Excerpted passage:
## start

Equanimity is not an ecstatic bliss of suspended awe, but a blissful life where everything is perfectly balanced. The worldling’s view of the World is unbalanced. It is the worldling’s mind, which is steeped in ignorance and craving, which is unhinged.
Equanimity is possible when insight is full-grown and thus extended to everything experienced. Only when there is nothing left out, can there be perfect even-mindedness which makes of life a real ecstasy. When virtue has not grown into perfection, when giving and renunciation have not been complete, the world will naturally be seen from the subjective viewpoint. But in perfect insight and stabilisation the mental outlook is changed. There is no subjective, no objective viewpoint any more. There is no viewpoint at all, for in the stream of life there is nothing but the process, while any viewpoint would but obstruct that stream. Then the world does not come into us, not on to us; then there is no escape from the world possible, nor meeting its demands, because all disposition will have disappeared. We do not come nearer to the goal, but the goal seems to have broadened itself constantly as a river overflowing its banks, till finally the whole country is inundated and neither land nor river can be distinguished. Thus, this going forth is not leading into a void, but merely breaks the bonds of isolation. It is not light perceiving darkness, for wherever it shines there it brings its light.
Equanimity is not just a well-balanced condition, containing two opposites keeping them in restraint when they debar one another from functioning, being of equal strength and importance. That would be a balance which is a temporary suspension of power with opposing tendencies, which can only produce fear of a possible upset.
To attain to a life of perfect harmony, it is not enough to be occupied with the affairs and problems of family-life and society. It is over-occupation with those affairs which prevent a true outlook on life. Many will object that self-awareness leads to isolation and hence to selfishness. This is not so; for no object, no person, no action, is ever in isolation. To be is to become, to change, which can only take place in relationship. In the absolute there is no change; in the perfect there is no proceeding; in the eternal there is no becoming. It is thus in “self” that family affairs and society problems are reflected; it is in self-awareness that they can be solved. It is in “self” that those relations became entangled, and thus in the understanding of this “self”-delusion the problem will become disentangled.
Equanimity is far removed from indifference which is a stoic austerity, ignoring both pleasure and pain. Instead of ignoring, which is an attempt at escaping the conflict, equanimity is fully aware of the causes which place the deluded mind as an ego-entity in opposition to an imagined objective world. It is just in this awareness and understanding that the peace of even-mindedness can be maintained; for, in this awareness is comprehension. Not by warding off all influences but by grasping them without clinging, i.e. grasping by the mind in understanding to find out their true meaning, origin and value, can their problem be brought to a solution; but not by cultivation.
Some people, for whom everything goes smoothly in life, feel a certain complacency which they mistake for equanimity, while in reality it is only the lack of opportunity which prevents their evil tendencies from showing themselves. Others who have experienced the difficulty of preserving their balance under all circumstances, say that equanimity cannot be cultivated in a day. Not in a day, true! Neither in a hundred years, or even lives. For, equanimity is not to be cultivated at all.

## end

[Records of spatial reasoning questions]
## start

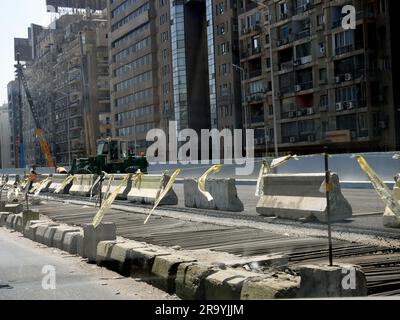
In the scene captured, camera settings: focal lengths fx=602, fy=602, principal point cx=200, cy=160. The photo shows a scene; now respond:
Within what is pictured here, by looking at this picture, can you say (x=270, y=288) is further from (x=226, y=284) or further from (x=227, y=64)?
(x=227, y=64)

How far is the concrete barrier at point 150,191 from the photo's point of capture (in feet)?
62.1

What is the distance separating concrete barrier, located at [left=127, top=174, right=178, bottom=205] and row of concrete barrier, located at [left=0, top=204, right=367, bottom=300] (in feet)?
23.2

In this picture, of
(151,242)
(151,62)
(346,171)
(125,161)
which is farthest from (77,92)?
(151,242)

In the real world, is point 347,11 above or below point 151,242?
above

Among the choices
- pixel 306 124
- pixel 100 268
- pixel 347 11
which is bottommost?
pixel 100 268

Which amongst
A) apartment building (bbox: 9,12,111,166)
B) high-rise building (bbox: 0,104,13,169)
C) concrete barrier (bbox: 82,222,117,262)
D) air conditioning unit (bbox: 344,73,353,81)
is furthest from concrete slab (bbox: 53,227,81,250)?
high-rise building (bbox: 0,104,13,169)

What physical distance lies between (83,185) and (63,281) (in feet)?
65.0

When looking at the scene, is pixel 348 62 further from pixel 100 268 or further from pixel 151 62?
pixel 100 268

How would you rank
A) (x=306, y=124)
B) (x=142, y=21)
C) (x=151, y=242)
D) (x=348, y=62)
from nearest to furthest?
1. (x=151, y=242)
2. (x=348, y=62)
3. (x=306, y=124)
4. (x=142, y=21)

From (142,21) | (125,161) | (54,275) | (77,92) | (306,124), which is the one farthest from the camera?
(142,21)

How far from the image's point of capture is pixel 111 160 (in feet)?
129

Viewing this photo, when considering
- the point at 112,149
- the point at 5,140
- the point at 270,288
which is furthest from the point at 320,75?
the point at 5,140

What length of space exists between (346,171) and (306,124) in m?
37.7

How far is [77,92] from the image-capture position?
6750 centimetres
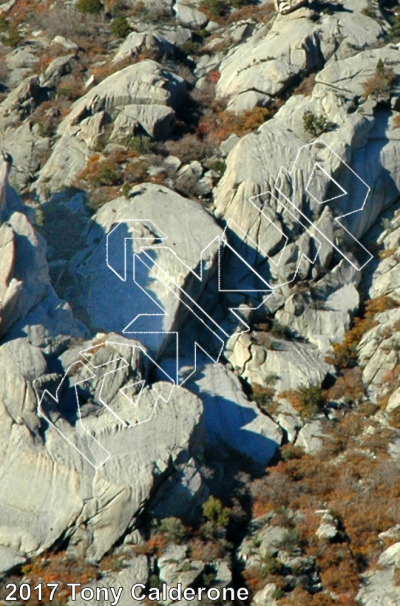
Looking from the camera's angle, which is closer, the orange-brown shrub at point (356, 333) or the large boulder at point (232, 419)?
the large boulder at point (232, 419)

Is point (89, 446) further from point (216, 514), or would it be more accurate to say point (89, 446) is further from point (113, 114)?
point (113, 114)

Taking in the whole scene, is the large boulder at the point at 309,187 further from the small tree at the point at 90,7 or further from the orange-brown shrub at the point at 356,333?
the small tree at the point at 90,7

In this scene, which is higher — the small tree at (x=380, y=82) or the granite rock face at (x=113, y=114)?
the granite rock face at (x=113, y=114)

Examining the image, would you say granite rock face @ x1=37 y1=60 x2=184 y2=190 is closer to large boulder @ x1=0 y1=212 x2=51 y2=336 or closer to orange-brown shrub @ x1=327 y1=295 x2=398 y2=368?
large boulder @ x1=0 y1=212 x2=51 y2=336

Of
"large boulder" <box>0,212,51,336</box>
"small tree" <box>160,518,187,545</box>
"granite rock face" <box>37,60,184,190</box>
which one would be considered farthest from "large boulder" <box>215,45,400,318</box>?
"small tree" <box>160,518,187,545</box>

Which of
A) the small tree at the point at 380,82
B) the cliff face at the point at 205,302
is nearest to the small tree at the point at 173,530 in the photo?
the cliff face at the point at 205,302

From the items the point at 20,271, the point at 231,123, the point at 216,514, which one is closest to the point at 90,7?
the point at 231,123

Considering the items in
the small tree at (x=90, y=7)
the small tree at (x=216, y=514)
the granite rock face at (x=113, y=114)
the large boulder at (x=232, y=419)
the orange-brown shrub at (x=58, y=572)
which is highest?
the small tree at (x=90, y=7)
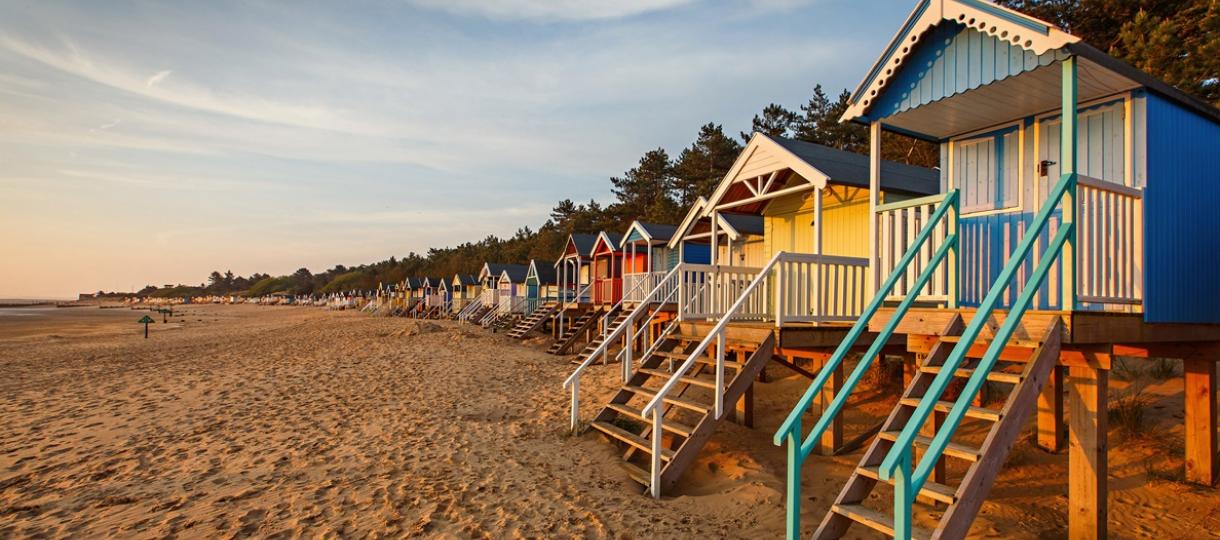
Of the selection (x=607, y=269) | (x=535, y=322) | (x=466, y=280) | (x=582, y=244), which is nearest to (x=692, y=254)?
(x=607, y=269)

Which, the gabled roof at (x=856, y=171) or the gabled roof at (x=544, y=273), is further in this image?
the gabled roof at (x=544, y=273)

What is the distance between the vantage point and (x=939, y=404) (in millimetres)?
4469

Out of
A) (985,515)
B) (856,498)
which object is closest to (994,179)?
(985,515)

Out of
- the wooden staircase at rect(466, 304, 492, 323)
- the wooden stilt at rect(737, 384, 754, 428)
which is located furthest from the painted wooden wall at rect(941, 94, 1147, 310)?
the wooden staircase at rect(466, 304, 492, 323)

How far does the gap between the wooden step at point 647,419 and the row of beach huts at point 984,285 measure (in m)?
0.03

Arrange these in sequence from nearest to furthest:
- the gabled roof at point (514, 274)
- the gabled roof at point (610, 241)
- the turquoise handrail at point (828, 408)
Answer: the turquoise handrail at point (828, 408), the gabled roof at point (610, 241), the gabled roof at point (514, 274)

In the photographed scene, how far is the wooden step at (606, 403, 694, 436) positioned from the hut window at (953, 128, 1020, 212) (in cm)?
443

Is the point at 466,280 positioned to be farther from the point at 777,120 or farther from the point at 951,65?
the point at 951,65

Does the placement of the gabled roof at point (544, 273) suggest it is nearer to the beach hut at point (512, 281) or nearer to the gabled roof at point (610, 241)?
the beach hut at point (512, 281)

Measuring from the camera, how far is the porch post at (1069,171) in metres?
4.48

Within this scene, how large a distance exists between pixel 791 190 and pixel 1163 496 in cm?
526

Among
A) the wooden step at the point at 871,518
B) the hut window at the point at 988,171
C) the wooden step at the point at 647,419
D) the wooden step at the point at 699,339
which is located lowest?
the wooden step at the point at 647,419

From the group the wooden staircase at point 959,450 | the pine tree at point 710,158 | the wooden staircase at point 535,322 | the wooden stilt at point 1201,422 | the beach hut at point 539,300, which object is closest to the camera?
the wooden staircase at point 959,450

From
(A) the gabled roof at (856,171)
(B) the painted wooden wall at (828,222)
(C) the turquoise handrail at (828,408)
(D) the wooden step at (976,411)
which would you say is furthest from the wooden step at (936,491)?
(B) the painted wooden wall at (828,222)
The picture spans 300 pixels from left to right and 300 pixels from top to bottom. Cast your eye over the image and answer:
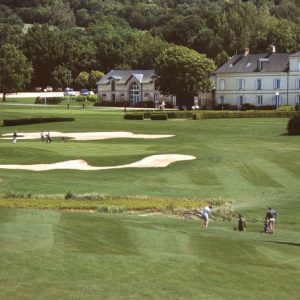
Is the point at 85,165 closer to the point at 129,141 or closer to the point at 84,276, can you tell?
the point at 129,141

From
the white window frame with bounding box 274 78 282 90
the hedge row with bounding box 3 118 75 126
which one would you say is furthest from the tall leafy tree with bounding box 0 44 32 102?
the white window frame with bounding box 274 78 282 90

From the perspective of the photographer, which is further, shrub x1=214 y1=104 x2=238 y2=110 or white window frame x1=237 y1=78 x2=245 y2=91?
white window frame x1=237 y1=78 x2=245 y2=91

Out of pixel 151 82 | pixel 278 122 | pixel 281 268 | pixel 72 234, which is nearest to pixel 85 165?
pixel 72 234

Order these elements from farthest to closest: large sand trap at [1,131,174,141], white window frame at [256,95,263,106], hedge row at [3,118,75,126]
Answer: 1. white window frame at [256,95,263,106]
2. hedge row at [3,118,75,126]
3. large sand trap at [1,131,174,141]

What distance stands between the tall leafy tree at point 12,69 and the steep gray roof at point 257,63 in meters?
47.8

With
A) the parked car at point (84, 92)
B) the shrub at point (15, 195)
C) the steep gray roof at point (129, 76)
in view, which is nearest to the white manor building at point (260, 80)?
the steep gray roof at point (129, 76)

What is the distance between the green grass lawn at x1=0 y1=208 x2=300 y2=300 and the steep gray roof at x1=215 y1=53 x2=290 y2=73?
9786cm

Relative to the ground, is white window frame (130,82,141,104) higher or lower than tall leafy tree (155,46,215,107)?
lower

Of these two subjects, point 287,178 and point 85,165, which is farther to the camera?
point 85,165

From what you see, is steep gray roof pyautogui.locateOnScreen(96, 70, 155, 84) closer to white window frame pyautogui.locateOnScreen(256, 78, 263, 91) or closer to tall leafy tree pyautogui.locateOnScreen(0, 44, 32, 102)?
tall leafy tree pyautogui.locateOnScreen(0, 44, 32, 102)

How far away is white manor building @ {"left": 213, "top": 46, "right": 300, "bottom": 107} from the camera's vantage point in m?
127

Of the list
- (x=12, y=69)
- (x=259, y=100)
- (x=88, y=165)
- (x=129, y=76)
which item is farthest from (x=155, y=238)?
(x=12, y=69)

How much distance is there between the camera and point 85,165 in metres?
60.3

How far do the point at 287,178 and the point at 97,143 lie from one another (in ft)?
97.4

## end

To do:
Revise the passage on equanimity, starting with "Equanimity is not just" and going on through "a possible upset.", so that "dread" stands in place of "fear".

Result for this exercise:
Equanimity is not just a well-balanced condition, containing two opposites keeping them in restraint when they debar one another from functioning, being of equal strength and importance. That would be a balance which is a temporary suspension of power with opposing tendencies, which can only produce dread of a possible upset.